My plan: to switch to Meteor and avail of the great offer they had on the Nokia N95 8GB.

In the end the switch from O2 to Meteor was a painless, even pleasant experience… which I guess is something of of a novelty when you’re dealing with a mobile phone operator. If the service so far from Meteor is anything to go by it’s a switch I should have made a long time ago.

But enough about networks… this is a phone review.

Anyway – after uhmming and ahing about the Nokia N95 8GB for what seemed an eternity, I finally decided that I didn’t really need to pay a premium for all that memory and a fancy camera, when all I really wanted was something with WiFi that would run third party business applications, could access the internet and e-mail.

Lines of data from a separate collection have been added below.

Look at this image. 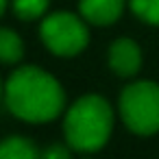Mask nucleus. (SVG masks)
<instances>
[{
	"label": "nucleus",
	"mask_w": 159,
	"mask_h": 159,
	"mask_svg": "<svg viewBox=\"0 0 159 159\" xmlns=\"http://www.w3.org/2000/svg\"><path fill=\"white\" fill-rule=\"evenodd\" d=\"M5 100L13 116L26 122H48L63 111L66 94L52 74L35 66H24L9 76Z\"/></svg>",
	"instance_id": "obj_1"
},
{
	"label": "nucleus",
	"mask_w": 159,
	"mask_h": 159,
	"mask_svg": "<svg viewBox=\"0 0 159 159\" xmlns=\"http://www.w3.org/2000/svg\"><path fill=\"white\" fill-rule=\"evenodd\" d=\"M111 126H113V111L109 102L96 94L79 98L68 109L63 122L68 146L81 152L100 150L111 135Z\"/></svg>",
	"instance_id": "obj_2"
},
{
	"label": "nucleus",
	"mask_w": 159,
	"mask_h": 159,
	"mask_svg": "<svg viewBox=\"0 0 159 159\" xmlns=\"http://www.w3.org/2000/svg\"><path fill=\"white\" fill-rule=\"evenodd\" d=\"M120 113L129 131L137 135H152L159 131V85L137 81L122 89Z\"/></svg>",
	"instance_id": "obj_3"
},
{
	"label": "nucleus",
	"mask_w": 159,
	"mask_h": 159,
	"mask_svg": "<svg viewBox=\"0 0 159 159\" xmlns=\"http://www.w3.org/2000/svg\"><path fill=\"white\" fill-rule=\"evenodd\" d=\"M39 35L44 46L59 57L79 55L87 46V39H89L85 22L79 16L68 11H57L44 18L39 26Z\"/></svg>",
	"instance_id": "obj_4"
},
{
	"label": "nucleus",
	"mask_w": 159,
	"mask_h": 159,
	"mask_svg": "<svg viewBox=\"0 0 159 159\" xmlns=\"http://www.w3.org/2000/svg\"><path fill=\"white\" fill-rule=\"evenodd\" d=\"M109 66L120 76H133L142 66V52L137 44L129 37L116 39L109 48Z\"/></svg>",
	"instance_id": "obj_5"
},
{
	"label": "nucleus",
	"mask_w": 159,
	"mask_h": 159,
	"mask_svg": "<svg viewBox=\"0 0 159 159\" xmlns=\"http://www.w3.org/2000/svg\"><path fill=\"white\" fill-rule=\"evenodd\" d=\"M124 9V0H79L81 16L96 26L113 24Z\"/></svg>",
	"instance_id": "obj_6"
},
{
	"label": "nucleus",
	"mask_w": 159,
	"mask_h": 159,
	"mask_svg": "<svg viewBox=\"0 0 159 159\" xmlns=\"http://www.w3.org/2000/svg\"><path fill=\"white\" fill-rule=\"evenodd\" d=\"M0 159H42V152L31 139L13 135L0 142Z\"/></svg>",
	"instance_id": "obj_7"
},
{
	"label": "nucleus",
	"mask_w": 159,
	"mask_h": 159,
	"mask_svg": "<svg viewBox=\"0 0 159 159\" xmlns=\"http://www.w3.org/2000/svg\"><path fill=\"white\" fill-rule=\"evenodd\" d=\"M24 55V44L18 33L11 29H0V61L2 63H18Z\"/></svg>",
	"instance_id": "obj_8"
},
{
	"label": "nucleus",
	"mask_w": 159,
	"mask_h": 159,
	"mask_svg": "<svg viewBox=\"0 0 159 159\" xmlns=\"http://www.w3.org/2000/svg\"><path fill=\"white\" fill-rule=\"evenodd\" d=\"M50 0H11L13 13L20 20H37L46 13Z\"/></svg>",
	"instance_id": "obj_9"
},
{
	"label": "nucleus",
	"mask_w": 159,
	"mask_h": 159,
	"mask_svg": "<svg viewBox=\"0 0 159 159\" xmlns=\"http://www.w3.org/2000/svg\"><path fill=\"white\" fill-rule=\"evenodd\" d=\"M129 7L139 20L159 26V0H129Z\"/></svg>",
	"instance_id": "obj_10"
},
{
	"label": "nucleus",
	"mask_w": 159,
	"mask_h": 159,
	"mask_svg": "<svg viewBox=\"0 0 159 159\" xmlns=\"http://www.w3.org/2000/svg\"><path fill=\"white\" fill-rule=\"evenodd\" d=\"M42 159H70V150L66 144H50L42 150Z\"/></svg>",
	"instance_id": "obj_11"
},
{
	"label": "nucleus",
	"mask_w": 159,
	"mask_h": 159,
	"mask_svg": "<svg viewBox=\"0 0 159 159\" xmlns=\"http://www.w3.org/2000/svg\"><path fill=\"white\" fill-rule=\"evenodd\" d=\"M5 9H7V0H0V16L5 13Z\"/></svg>",
	"instance_id": "obj_12"
},
{
	"label": "nucleus",
	"mask_w": 159,
	"mask_h": 159,
	"mask_svg": "<svg viewBox=\"0 0 159 159\" xmlns=\"http://www.w3.org/2000/svg\"><path fill=\"white\" fill-rule=\"evenodd\" d=\"M0 96H2V85H0Z\"/></svg>",
	"instance_id": "obj_13"
}]
</instances>
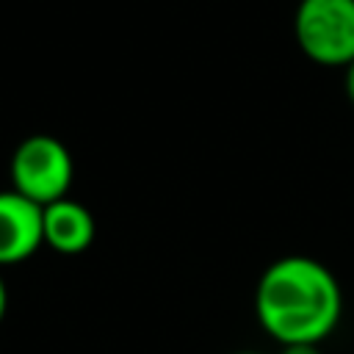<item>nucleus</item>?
<instances>
[{
  "label": "nucleus",
  "mask_w": 354,
  "mask_h": 354,
  "mask_svg": "<svg viewBox=\"0 0 354 354\" xmlns=\"http://www.w3.org/2000/svg\"><path fill=\"white\" fill-rule=\"evenodd\" d=\"M72 155L66 144L53 136H28L11 155V191L28 196L41 207L64 199L72 185Z\"/></svg>",
  "instance_id": "obj_3"
},
{
  "label": "nucleus",
  "mask_w": 354,
  "mask_h": 354,
  "mask_svg": "<svg viewBox=\"0 0 354 354\" xmlns=\"http://www.w3.org/2000/svg\"><path fill=\"white\" fill-rule=\"evenodd\" d=\"M44 243V207L17 191H0V266H17Z\"/></svg>",
  "instance_id": "obj_4"
},
{
  "label": "nucleus",
  "mask_w": 354,
  "mask_h": 354,
  "mask_svg": "<svg viewBox=\"0 0 354 354\" xmlns=\"http://www.w3.org/2000/svg\"><path fill=\"white\" fill-rule=\"evenodd\" d=\"M6 307H8V290H6V282H3V277H0V324H3V318H6Z\"/></svg>",
  "instance_id": "obj_8"
},
{
  "label": "nucleus",
  "mask_w": 354,
  "mask_h": 354,
  "mask_svg": "<svg viewBox=\"0 0 354 354\" xmlns=\"http://www.w3.org/2000/svg\"><path fill=\"white\" fill-rule=\"evenodd\" d=\"M293 33L310 61L348 66L354 61V0H301Z\"/></svg>",
  "instance_id": "obj_2"
},
{
  "label": "nucleus",
  "mask_w": 354,
  "mask_h": 354,
  "mask_svg": "<svg viewBox=\"0 0 354 354\" xmlns=\"http://www.w3.org/2000/svg\"><path fill=\"white\" fill-rule=\"evenodd\" d=\"M94 216L86 205L64 196L44 205V243L61 254H80L94 241Z\"/></svg>",
  "instance_id": "obj_5"
},
{
  "label": "nucleus",
  "mask_w": 354,
  "mask_h": 354,
  "mask_svg": "<svg viewBox=\"0 0 354 354\" xmlns=\"http://www.w3.org/2000/svg\"><path fill=\"white\" fill-rule=\"evenodd\" d=\"M254 313L260 326L282 346L321 343L340 321L343 290L324 263L288 254L263 271Z\"/></svg>",
  "instance_id": "obj_1"
},
{
  "label": "nucleus",
  "mask_w": 354,
  "mask_h": 354,
  "mask_svg": "<svg viewBox=\"0 0 354 354\" xmlns=\"http://www.w3.org/2000/svg\"><path fill=\"white\" fill-rule=\"evenodd\" d=\"M235 354H260V351H235Z\"/></svg>",
  "instance_id": "obj_9"
},
{
  "label": "nucleus",
  "mask_w": 354,
  "mask_h": 354,
  "mask_svg": "<svg viewBox=\"0 0 354 354\" xmlns=\"http://www.w3.org/2000/svg\"><path fill=\"white\" fill-rule=\"evenodd\" d=\"M282 354H321L318 343H290L282 346Z\"/></svg>",
  "instance_id": "obj_6"
},
{
  "label": "nucleus",
  "mask_w": 354,
  "mask_h": 354,
  "mask_svg": "<svg viewBox=\"0 0 354 354\" xmlns=\"http://www.w3.org/2000/svg\"><path fill=\"white\" fill-rule=\"evenodd\" d=\"M343 86H346V97L351 100V105H354V61L346 66V77H343Z\"/></svg>",
  "instance_id": "obj_7"
}]
</instances>
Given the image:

I also wanted something that’s often overlooked when examining the whiz-bang feature sets of contemporary phones: a unit that would work well as an ordinary telephone.

So I opted for the N51 – a smartphone running the same Symbian operating system as the N95, but just… wait for it… €49 on Meteor’s cheapest €20/month contract.

It’s a sleek, slim phone with a metal chassis that feels solid and business like in your hands. It seems to do pretty much everything an N95 can do, just without the huge memory (soon remedied by slipping the MicroSD card from the dead HP iPaq into my new phone), and the 5 Megapixal camera (but, hey, I have a camera for taking photographs).

To date the phone has been superb, performing everything I’ve asked of it admirably. For me the killer feature has to be the ability to take Skype calls over WiFi using Fring (I use a SkypeIn number for business calls, and can now pick them up even when I’m not on my computer).

I also love the fact I can monitor and update my Twitter account from the phone either on the web, or, much more user friendly, via an assortment of mobile apps… my current favourite being Twibble.

All in all the E51 is a streamlined business phone that still offers plenty of bells and whistles in a really sleek and compact package. Crucially, it performs the fundamentals extremely well, and the Symbian operating system seems a lot more stable than Windows Mobile 6, which was running on the HP iPaq.

Would I recommend this phone… you bet I would!